PROVIDED ENTRIES:
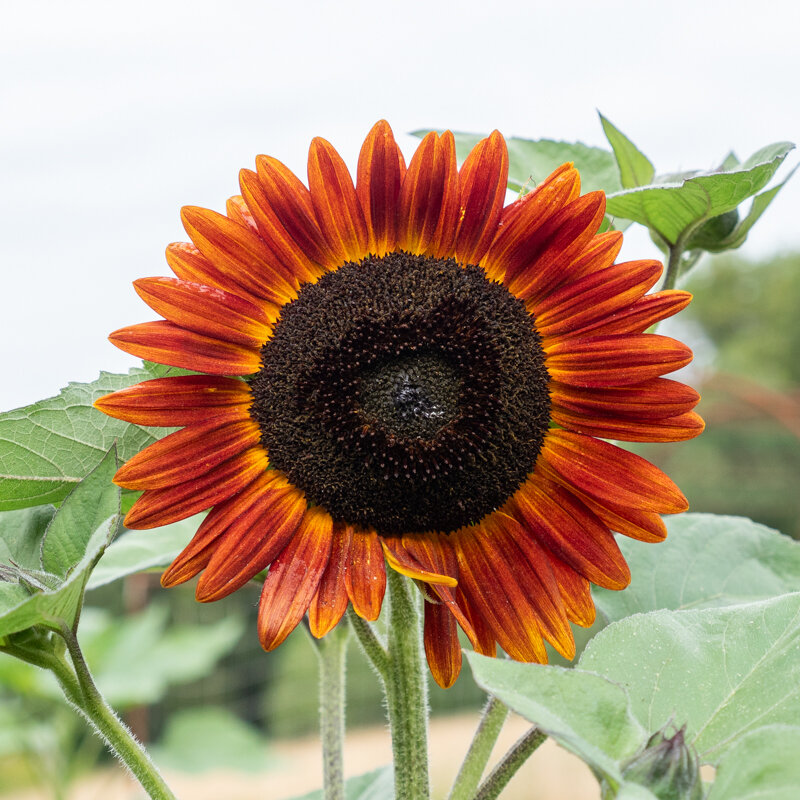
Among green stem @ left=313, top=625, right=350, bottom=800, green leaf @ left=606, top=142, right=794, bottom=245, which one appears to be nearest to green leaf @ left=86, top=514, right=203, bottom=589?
green stem @ left=313, top=625, right=350, bottom=800

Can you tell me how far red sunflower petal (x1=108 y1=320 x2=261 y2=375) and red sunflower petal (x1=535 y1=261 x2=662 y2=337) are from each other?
175mm

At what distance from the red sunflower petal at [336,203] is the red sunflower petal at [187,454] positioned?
12 cm

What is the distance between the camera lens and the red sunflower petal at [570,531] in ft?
1.87

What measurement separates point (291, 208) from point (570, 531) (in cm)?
25

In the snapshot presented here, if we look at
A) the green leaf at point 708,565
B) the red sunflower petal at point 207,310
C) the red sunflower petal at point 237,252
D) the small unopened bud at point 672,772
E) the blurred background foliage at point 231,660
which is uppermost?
the red sunflower petal at point 237,252

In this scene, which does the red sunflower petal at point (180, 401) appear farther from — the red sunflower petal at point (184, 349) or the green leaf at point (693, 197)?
the green leaf at point (693, 197)

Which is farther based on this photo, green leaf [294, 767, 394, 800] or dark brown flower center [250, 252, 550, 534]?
green leaf [294, 767, 394, 800]

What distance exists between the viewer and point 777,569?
0.79 m

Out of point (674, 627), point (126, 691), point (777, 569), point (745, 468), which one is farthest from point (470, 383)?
point (745, 468)

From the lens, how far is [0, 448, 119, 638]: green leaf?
0.46 metres

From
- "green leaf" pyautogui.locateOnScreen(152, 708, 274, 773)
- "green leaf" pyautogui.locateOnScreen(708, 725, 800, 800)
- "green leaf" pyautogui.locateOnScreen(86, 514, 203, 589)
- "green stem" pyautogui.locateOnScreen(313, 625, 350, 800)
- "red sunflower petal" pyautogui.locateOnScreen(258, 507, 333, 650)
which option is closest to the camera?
"green leaf" pyautogui.locateOnScreen(708, 725, 800, 800)

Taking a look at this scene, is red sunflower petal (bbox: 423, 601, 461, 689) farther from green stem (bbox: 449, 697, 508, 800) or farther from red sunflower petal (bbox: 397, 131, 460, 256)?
red sunflower petal (bbox: 397, 131, 460, 256)

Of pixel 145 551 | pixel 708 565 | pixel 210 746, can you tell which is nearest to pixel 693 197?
pixel 708 565

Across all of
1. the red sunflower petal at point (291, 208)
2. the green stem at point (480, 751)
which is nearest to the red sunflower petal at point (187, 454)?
the red sunflower petal at point (291, 208)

DIRECTION:
Output the records above as a two-column CSV with the header record_text,answer and one row per record. Put each field in double quotes, replace line breaks with spaces, and leave the pictures out.

RESPONSE BELOW:
record_text,answer
"Among green stem @ left=313, top=625, right=350, bottom=800, green leaf @ left=606, top=142, right=794, bottom=245, which one appears to be nearest to green leaf @ left=86, top=514, right=203, bottom=589?","green stem @ left=313, top=625, right=350, bottom=800"
"Can you tell me how far red sunflower petal (x1=108 y1=320 x2=261 y2=375) and red sunflower petal (x1=535 y1=261 x2=662 y2=337) are from each other?","175mm"
"At what distance from the red sunflower petal at [336,203] is the red sunflower petal at [187,454] positioned?","12 cm"
"What is the distance between the camera lens and the red sunflower petal at [570,531] in ft?","1.87"
"What measurement separates point (291, 208) from point (570, 531) (in cm)?","25"
"In the snapshot presented here, if we look at A) the green leaf at point 708,565 B) the red sunflower petal at point 207,310 C) the red sunflower petal at point 237,252 D) the small unopened bud at point 672,772 E) the blurred background foliage at point 231,660 which is uppermost?","the red sunflower petal at point 237,252"
"In this scene, which does the red sunflower petal at point (180, 401) appear farther from — the red sunflower petal at point (184, 349) or the green leaf at point (693, 197)?","the green leaf at point (693, 197)"
"Which is farther based on this photo, green leaf [294, 767, 394, 800] or dark brown flower center [250, 252, 550, 534]?","green leaf [294, 767, 394, 800]"
"What distance exists between the viewer and point 777,569?","0.79 m"
"Out of point (674, 627), point (126, 691), point (777, 569), point (745, 468), which one is farthest from point (470, 383)?","point (745, 468)"
"From the lens, how far is [0, 448, 119, 638]: green leaf?","0.46 metres"
"From - ""green leaf"" pyautogui.locateOnScreen(152, 708, 274, 773) - ""green leaf"" pyautogui.locateOnScreen(708, 725, 800, 800) - ""green leaf"" pyautogui.locateOnScreen(86, 514, 203, 589) - ""green stem"" pyautogui.locateOnScreen(313, 625, 350, 800) - ""red sunflower petal"" pyautogui.locateOnScreen(258, 507, 333, 650) which option is closest to the camera?","""green leaf"" pyautogui.locateOnScreen(708, 725, 800, 800)"
"Taking a look at this scene, is red sunflower petal (bbox: 423, 601, 461, 689) farther from green stem (bbox: 449, 697, 508, 800) or farther from red sunflower petal (bbox: 397, 131, 460, 256)?","red sunflower petal (bbox: 397, 131, 460, 256)"
"Of pixel 145 551 | pixel 708 565 | pixel 210 746, can you tell which is nearest to pixel 693 197?","pixel 708 565"
"Across all of 1. the red sunflower petal at point (291, 208) 2. the green stem at point (480, 751) which is nearest to the red sunflower petal at point (187, 454)?","the red sunflower petal at point (291, 208)"